The video featured a local girl racing soap box derby cars, and it immediately caught Ava's attention, Heather recalls.
"It made her jump up and yell, 'Mommy, I gotta try it. I gotta go fast!'" said Heather, a South Elgin resident.
Going fast is easy for Ava. She was born during a tornado and racing is in her blood, according to Heather. Her grandfather raced soap box derby cars in the 1940s, and her father raced full-sized cars until he died of brain cancer in 2012. Heather learned to build hot rods for an international auto auction company.
But Heather and Ava had been down this bumpy road before. Ava had been turned away from participating in other organizations because of her health problems, her mom says.
Serious and frequent epileptic seizures had damaged Ava's brain development and caused the little girl, who loves to wear a pink tutu, to drift onto the autism spectrum. She has trouble making eye contact and can't follow a train of thought, according to Heather. As a third-grader, she can't read.
Ava also was diagnosed with attention deficit hyperactivity disorder, which makes her easily distracted and excited. She sometimes needs to spin to calm herself down, her mother says, and attends special education classes at school.
Despite the challenges, Heather tried to get Ava involved in dance, softball and cheerleading, but "people didn't have the patience to deal with her. They didn't know how to handle her," she said.
Each time she was told "because of the autism and stuff, we won't be able to work with her," Heather said.
After watching the video of soap box derby racer Grace Iglehart, Heather called Grace's father, Stan Iglehart, who was race director of the Geneva Soap Box Derby Association.
He invited the pair to his home to start training. Then he put Ava in a car on a ramp during a race weekend in St. Charles.
"I still cry when I think about that day," Heather said. "She was smiling as she went down the ramp."

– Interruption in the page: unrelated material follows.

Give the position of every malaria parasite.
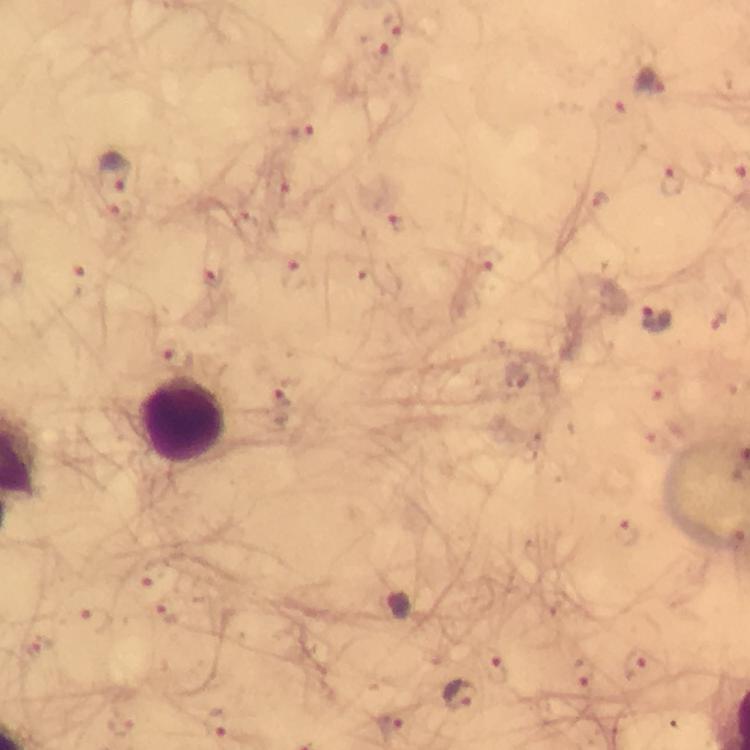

Other parents took notice.
"Half the men stood up and went, 'A girl in a pink tutu just went by us!'" Heather said. "And all the moms came and hugged me. All it took was that one run and we were welcomed into the derby."
Ava is now 8 years old, with a summer of racing behind her. Heather says Ava's school work has improved and her seizures have calmed.
"With having to steer the car and having to do everything on her own, she has developed more confidence within herself," Heather said.
It wouldn't have happened without the generosity of others.
"I was struggling to keep her in derby," she said. "I was paying for the races out of my own pocket."
While helping Heather learn about racing, Stan Iglehart also taught her how to approach businesses for sponsorship. Among the businesses who have paid for Ava's race entry fees and equipment, or donated time and facilities, are Marty's Automotive of Huntley, Barrington Masonic Lodge 522, Elgin Masonic Lodge 117, Dairy Queen and Posh Cosmetics of South Elgin, the Elgin Moose Lodge, Bartlett Candy House and Rage Wraps of Bartlett, Voodoo Larry Kustoms of Schaumburg, and a close friend of Heather's who started a GoFundMe account.
"I could not have done this by myself," Heather said. "When Ava's father passed away, he left us with nothing."
For now, soap box derby racing is everything.
"She likes how her derby car hugs her," Heather said. "It calms her."